On the other hand I've read some real cool blogs that include complete reveiws and extra added info that reveals how deep the bloggers crates are. Some have the respect to limit sound samples to 30 seconds and post disclaimers for artists that don't want their music exploited, not to mention links to where the music can be purchased.
Selling music is now based on the honor system. Purchases have turned into donations. The music is out there for the taking and it's for free, so step up and post what's on your minds because that's free too!
Peace & Vynil!

Imperial

Wednesday, January 5, 2011

Random Rap Heavyweight

Thanks to all of the vinyl heads that have made Asphalt Poetry's 1993 EP "Harmagedion" one of the most talked about records at the auctions. For years this record was lost in obscurity. The flurry of indie labels in the early 90's produced a wave of underground that saw both the best and worst of hip hop music. After the Golden Age leveled, the dust spread through a waste land of forgotten vinyl and settled in used record shops and swap meets across the world.
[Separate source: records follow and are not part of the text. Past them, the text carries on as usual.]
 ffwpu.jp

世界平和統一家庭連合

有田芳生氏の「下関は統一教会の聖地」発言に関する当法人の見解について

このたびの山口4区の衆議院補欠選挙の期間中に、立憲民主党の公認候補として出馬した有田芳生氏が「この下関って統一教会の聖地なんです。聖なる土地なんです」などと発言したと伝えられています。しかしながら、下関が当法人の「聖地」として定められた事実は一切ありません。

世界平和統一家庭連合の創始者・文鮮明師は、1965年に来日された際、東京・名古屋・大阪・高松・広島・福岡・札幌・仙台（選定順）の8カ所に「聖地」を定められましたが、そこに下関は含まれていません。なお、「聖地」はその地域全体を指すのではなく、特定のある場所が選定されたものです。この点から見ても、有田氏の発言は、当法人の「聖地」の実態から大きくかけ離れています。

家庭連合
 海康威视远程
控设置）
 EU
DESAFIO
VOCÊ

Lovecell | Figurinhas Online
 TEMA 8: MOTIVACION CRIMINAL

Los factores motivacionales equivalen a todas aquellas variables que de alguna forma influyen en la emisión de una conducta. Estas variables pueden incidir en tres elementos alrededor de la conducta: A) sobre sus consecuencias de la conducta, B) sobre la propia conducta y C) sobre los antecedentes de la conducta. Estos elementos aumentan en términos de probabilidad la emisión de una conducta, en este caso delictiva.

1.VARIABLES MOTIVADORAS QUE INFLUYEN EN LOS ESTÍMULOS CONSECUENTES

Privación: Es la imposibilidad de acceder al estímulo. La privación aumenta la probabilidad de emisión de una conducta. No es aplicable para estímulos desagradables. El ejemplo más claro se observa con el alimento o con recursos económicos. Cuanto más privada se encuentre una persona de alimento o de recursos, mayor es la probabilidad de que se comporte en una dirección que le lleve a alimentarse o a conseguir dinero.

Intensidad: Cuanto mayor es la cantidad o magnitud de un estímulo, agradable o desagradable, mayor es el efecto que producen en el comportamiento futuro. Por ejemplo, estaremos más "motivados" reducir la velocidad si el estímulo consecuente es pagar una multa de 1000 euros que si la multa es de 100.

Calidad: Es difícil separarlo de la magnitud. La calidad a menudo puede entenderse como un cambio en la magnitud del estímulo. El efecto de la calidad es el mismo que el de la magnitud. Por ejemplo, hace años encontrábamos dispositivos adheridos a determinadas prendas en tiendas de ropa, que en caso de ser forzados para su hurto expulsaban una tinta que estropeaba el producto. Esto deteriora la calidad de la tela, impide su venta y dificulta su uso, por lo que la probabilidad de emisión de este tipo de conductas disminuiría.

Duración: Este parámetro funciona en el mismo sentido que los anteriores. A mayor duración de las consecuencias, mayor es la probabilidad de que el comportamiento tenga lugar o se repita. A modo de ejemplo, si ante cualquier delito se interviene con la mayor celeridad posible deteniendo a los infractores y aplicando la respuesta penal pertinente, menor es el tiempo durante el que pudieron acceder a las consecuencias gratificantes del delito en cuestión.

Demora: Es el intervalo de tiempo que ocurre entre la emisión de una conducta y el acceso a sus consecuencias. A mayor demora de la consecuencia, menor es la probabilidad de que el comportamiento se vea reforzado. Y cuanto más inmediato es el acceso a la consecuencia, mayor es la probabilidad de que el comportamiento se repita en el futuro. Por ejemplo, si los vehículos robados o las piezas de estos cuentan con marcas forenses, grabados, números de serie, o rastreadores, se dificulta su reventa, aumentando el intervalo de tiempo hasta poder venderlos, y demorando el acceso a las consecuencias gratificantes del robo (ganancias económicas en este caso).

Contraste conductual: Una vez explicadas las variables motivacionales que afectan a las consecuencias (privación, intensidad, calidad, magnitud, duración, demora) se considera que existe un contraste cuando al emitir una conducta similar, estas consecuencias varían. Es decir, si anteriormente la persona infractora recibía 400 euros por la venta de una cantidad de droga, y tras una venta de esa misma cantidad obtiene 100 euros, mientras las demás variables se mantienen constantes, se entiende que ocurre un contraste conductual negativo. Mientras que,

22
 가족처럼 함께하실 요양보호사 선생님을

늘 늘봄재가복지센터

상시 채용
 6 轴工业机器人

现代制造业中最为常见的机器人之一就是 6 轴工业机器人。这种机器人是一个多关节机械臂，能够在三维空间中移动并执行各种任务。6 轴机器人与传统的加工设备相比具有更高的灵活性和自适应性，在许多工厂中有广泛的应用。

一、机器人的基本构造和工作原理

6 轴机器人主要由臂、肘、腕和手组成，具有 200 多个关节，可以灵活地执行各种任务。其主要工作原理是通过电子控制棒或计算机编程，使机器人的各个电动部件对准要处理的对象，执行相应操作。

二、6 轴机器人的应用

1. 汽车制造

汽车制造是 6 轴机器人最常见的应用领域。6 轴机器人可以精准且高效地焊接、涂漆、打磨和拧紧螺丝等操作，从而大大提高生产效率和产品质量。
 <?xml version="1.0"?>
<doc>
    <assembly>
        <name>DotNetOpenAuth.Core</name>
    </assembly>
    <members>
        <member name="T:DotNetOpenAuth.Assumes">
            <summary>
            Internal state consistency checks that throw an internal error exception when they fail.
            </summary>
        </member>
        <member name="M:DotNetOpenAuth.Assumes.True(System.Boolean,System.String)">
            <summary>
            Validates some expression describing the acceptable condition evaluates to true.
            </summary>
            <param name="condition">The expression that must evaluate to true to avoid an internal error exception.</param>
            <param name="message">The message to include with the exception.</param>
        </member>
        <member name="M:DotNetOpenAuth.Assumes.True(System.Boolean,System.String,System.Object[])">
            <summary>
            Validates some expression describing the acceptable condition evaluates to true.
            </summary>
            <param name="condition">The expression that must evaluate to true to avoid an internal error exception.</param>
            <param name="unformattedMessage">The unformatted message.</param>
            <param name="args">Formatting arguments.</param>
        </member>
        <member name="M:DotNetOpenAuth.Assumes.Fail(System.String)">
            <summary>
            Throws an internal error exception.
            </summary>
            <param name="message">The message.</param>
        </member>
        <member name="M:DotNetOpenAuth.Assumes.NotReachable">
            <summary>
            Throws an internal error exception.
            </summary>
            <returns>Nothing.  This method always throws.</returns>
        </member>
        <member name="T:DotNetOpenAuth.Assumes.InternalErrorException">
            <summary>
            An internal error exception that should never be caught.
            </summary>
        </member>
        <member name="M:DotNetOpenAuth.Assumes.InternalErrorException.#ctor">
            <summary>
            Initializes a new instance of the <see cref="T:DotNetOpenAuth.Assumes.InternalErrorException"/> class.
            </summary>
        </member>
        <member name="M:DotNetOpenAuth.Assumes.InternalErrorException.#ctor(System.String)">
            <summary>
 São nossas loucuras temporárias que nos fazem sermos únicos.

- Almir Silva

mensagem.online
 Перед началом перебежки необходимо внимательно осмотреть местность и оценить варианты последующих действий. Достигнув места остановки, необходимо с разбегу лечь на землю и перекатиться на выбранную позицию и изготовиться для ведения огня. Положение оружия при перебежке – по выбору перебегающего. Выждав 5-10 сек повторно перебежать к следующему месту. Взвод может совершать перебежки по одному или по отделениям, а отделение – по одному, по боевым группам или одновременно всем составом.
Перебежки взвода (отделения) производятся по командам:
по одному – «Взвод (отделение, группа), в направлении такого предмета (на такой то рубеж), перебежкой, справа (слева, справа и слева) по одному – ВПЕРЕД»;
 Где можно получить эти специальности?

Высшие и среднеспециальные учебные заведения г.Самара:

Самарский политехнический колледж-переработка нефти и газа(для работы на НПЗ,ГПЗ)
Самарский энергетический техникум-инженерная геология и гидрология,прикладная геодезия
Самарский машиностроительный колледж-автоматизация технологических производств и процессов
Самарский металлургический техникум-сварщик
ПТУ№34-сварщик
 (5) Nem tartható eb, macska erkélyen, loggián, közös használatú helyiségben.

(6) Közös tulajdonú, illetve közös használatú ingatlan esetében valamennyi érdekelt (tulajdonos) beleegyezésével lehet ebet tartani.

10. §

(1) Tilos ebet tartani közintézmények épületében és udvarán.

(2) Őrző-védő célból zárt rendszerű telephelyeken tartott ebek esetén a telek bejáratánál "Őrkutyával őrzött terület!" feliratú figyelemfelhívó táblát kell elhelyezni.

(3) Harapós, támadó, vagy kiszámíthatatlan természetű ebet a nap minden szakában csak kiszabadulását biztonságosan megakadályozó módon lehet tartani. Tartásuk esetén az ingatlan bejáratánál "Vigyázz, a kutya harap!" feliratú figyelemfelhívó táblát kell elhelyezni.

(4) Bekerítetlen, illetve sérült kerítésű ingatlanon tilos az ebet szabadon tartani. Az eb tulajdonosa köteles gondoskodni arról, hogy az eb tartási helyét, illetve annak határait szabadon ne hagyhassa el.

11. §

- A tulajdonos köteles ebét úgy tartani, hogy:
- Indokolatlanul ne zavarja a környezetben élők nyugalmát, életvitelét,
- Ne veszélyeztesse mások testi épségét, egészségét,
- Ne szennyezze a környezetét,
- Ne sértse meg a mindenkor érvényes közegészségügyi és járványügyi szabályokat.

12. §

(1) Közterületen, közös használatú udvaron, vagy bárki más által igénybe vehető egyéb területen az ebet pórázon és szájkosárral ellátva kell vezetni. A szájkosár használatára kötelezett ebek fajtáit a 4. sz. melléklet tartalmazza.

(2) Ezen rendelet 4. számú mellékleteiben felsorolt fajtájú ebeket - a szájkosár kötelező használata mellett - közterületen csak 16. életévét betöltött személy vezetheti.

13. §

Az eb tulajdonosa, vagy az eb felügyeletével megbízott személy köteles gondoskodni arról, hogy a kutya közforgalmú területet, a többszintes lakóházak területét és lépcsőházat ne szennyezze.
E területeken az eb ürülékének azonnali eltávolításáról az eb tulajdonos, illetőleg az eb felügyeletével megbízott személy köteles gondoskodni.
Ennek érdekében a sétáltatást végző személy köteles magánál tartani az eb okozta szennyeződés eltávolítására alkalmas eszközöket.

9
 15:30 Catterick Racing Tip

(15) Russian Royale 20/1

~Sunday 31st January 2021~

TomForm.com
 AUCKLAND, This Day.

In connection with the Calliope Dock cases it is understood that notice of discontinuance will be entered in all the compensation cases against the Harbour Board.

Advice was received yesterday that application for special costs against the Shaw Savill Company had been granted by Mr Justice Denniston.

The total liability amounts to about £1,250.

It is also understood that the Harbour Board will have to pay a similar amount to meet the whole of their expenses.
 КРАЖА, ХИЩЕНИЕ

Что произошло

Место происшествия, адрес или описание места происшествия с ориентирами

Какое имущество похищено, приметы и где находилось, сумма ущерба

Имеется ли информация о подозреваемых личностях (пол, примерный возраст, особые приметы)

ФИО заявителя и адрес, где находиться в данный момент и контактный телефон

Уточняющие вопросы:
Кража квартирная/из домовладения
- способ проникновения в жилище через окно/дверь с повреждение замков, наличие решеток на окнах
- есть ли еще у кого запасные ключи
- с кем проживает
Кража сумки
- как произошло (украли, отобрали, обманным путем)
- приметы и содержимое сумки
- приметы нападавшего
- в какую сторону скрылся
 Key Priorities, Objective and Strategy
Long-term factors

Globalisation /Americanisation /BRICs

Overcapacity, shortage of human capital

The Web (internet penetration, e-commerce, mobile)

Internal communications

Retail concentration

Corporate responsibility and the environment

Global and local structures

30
Now that the distraction of media and industry politics was no longer an issue the record hunt was open to find the jems that were burried. For some it would be as easy as copping a classic for a buck off an ignorant flea market vendor, while others might have emptied their pockets for a record that would end a 10 year search. Whatever the case the price of any collectable is only worth as much as a collector will pay. So for all of those who pushed this record to sales of  3 and, in at least one case, 4 digit figures, I salute you.   Peace & Vinyl!